§ MATERIALS PROVIDED:

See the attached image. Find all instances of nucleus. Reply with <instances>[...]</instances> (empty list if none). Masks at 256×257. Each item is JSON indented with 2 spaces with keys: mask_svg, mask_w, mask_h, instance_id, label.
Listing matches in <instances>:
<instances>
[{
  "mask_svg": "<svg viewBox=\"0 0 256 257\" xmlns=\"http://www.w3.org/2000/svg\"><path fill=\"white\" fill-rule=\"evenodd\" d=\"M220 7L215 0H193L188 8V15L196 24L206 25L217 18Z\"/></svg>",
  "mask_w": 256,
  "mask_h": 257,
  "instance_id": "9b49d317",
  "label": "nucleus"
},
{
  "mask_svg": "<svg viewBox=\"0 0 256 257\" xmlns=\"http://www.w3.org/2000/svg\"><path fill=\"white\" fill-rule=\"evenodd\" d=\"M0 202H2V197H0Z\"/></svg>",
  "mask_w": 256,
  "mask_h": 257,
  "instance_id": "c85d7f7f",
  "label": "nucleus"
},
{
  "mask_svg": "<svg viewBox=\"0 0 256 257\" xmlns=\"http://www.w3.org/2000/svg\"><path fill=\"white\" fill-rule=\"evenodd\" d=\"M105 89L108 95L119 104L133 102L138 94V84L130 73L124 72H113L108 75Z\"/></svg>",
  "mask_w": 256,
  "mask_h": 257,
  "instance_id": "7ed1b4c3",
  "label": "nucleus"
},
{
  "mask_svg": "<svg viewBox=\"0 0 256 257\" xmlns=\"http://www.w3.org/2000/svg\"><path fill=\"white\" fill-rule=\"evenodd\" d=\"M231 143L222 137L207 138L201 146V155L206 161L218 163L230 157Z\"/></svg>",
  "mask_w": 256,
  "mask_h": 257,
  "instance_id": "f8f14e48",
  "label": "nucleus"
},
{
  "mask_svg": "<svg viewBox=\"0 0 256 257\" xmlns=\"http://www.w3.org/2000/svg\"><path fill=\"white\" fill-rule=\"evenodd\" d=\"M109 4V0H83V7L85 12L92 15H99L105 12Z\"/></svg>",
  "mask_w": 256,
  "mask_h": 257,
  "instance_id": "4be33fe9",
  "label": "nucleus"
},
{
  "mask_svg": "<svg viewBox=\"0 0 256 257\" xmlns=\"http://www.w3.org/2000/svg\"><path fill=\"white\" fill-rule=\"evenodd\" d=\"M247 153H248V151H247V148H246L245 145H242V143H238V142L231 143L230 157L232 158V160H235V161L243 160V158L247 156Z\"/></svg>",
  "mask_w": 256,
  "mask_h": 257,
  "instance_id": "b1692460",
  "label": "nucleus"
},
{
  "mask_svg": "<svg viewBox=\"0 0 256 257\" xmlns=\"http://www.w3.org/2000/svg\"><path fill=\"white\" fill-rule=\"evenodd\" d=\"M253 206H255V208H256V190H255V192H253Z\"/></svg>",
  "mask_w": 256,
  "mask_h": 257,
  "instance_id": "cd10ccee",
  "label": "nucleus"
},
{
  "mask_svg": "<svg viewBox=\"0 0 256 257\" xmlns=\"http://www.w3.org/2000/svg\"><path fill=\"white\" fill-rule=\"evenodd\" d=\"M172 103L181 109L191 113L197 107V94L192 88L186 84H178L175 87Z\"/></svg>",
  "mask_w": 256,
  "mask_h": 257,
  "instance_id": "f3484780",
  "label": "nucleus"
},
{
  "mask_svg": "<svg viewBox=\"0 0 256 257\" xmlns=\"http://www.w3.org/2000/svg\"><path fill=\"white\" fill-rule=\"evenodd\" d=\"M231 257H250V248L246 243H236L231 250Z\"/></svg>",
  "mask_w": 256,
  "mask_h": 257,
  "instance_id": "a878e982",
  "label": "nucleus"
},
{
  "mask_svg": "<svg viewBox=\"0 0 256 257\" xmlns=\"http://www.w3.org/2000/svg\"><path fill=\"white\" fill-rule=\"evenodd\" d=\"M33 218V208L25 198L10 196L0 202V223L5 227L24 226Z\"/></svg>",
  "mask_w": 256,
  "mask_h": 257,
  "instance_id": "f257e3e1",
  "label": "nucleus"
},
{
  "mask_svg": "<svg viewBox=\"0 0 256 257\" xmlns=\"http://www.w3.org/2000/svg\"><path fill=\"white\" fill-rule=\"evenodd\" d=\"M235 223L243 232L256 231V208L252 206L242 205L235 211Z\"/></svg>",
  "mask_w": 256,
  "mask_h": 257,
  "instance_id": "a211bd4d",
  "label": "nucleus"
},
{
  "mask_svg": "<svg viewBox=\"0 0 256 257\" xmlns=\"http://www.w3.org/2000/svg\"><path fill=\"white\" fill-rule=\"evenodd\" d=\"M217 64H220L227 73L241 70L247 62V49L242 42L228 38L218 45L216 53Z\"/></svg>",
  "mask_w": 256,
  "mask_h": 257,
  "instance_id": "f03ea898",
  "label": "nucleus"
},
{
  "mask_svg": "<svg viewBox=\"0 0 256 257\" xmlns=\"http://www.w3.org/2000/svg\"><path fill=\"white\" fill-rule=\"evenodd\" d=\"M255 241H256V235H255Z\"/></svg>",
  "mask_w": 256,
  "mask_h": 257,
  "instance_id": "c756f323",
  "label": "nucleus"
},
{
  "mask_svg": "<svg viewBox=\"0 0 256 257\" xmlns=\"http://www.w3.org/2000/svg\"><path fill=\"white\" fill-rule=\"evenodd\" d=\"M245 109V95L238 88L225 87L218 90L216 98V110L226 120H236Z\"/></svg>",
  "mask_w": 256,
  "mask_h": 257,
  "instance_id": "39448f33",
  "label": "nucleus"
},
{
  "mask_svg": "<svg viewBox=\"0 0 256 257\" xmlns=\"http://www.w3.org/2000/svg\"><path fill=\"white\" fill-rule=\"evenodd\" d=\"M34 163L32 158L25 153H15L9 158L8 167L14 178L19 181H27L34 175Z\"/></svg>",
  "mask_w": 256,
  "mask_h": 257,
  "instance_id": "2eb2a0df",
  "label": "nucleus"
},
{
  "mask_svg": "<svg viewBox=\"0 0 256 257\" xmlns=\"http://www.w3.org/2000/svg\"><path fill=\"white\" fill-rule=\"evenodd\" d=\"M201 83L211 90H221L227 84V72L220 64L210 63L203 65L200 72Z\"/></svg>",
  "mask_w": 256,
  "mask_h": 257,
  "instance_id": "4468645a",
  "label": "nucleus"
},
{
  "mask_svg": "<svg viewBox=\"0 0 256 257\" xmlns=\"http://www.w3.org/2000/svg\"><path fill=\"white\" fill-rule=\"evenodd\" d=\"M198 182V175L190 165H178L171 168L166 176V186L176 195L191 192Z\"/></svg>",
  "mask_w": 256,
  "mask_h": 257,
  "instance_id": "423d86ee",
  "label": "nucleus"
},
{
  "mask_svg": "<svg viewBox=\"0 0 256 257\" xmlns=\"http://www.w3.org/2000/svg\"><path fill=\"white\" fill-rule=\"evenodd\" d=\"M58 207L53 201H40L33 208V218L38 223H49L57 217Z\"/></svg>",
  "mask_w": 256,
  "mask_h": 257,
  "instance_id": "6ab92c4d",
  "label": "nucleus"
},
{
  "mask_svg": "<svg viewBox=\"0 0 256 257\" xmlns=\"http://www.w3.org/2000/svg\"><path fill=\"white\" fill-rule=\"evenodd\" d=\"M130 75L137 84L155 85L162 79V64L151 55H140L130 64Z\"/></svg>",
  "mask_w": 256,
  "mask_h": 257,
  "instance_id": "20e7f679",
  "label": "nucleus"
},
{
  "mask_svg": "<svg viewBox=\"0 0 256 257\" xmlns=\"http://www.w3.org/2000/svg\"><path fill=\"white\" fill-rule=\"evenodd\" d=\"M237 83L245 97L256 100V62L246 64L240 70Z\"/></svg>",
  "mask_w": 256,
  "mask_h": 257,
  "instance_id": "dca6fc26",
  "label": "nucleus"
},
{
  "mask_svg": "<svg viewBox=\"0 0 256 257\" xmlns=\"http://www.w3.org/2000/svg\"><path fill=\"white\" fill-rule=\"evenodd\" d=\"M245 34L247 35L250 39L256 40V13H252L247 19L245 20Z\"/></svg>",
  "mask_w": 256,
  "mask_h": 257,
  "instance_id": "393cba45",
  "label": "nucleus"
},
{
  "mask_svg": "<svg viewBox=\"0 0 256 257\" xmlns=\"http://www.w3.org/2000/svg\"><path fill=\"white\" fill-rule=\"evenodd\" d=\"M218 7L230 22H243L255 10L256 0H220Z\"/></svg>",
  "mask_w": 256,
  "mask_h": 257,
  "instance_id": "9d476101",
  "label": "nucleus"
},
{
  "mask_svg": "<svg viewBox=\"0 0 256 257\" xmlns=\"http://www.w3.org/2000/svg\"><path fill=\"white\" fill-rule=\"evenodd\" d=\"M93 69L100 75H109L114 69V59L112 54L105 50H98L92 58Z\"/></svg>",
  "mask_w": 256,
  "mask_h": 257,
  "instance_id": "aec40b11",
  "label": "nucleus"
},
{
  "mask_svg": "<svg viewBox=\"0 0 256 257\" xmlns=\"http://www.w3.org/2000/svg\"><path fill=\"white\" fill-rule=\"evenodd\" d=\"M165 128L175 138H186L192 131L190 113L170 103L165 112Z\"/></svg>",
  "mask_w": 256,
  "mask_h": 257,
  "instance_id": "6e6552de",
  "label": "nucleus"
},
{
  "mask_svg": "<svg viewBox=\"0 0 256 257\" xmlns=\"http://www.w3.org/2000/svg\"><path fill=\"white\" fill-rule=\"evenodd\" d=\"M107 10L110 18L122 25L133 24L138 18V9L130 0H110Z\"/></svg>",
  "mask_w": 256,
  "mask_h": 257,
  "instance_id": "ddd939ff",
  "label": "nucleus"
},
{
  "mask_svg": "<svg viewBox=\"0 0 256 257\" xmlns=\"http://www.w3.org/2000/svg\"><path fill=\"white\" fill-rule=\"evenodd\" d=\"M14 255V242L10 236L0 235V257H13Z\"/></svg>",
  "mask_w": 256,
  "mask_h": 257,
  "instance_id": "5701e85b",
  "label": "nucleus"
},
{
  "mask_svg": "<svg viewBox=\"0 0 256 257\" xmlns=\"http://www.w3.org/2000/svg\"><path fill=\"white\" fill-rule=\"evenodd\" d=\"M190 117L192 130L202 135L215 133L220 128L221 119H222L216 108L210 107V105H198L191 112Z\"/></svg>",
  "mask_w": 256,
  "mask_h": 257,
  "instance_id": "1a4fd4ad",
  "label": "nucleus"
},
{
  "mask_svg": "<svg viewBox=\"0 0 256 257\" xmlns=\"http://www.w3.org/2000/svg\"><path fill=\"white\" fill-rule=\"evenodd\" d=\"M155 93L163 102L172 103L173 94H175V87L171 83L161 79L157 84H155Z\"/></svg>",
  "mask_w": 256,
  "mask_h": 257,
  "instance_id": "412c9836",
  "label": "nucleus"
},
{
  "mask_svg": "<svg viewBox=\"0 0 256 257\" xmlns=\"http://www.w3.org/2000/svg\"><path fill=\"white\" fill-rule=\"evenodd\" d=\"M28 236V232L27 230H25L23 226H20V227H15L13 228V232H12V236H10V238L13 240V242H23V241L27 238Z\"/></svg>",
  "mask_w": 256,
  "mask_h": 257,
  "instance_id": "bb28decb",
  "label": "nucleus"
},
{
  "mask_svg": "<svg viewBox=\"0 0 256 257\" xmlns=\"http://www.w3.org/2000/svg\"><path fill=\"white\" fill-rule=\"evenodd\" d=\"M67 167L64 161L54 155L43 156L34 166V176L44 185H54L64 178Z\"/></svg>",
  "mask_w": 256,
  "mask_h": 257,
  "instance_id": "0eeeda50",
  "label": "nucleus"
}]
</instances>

§ BRIEF: Could you write out the data above word for word, from the very first line through the line containing "Listing matches in"?

§ CORRECT ANSWER:
See the attached image. Find all instances of nucleus. Reply with <instances>[...]</instances> (empty list if none). Masks at 256×257. Each item is JSON indented with 2 spaces with keys: mask_svg, mask_w, mask_h, instance_id, label.
Listing matches in <instances>:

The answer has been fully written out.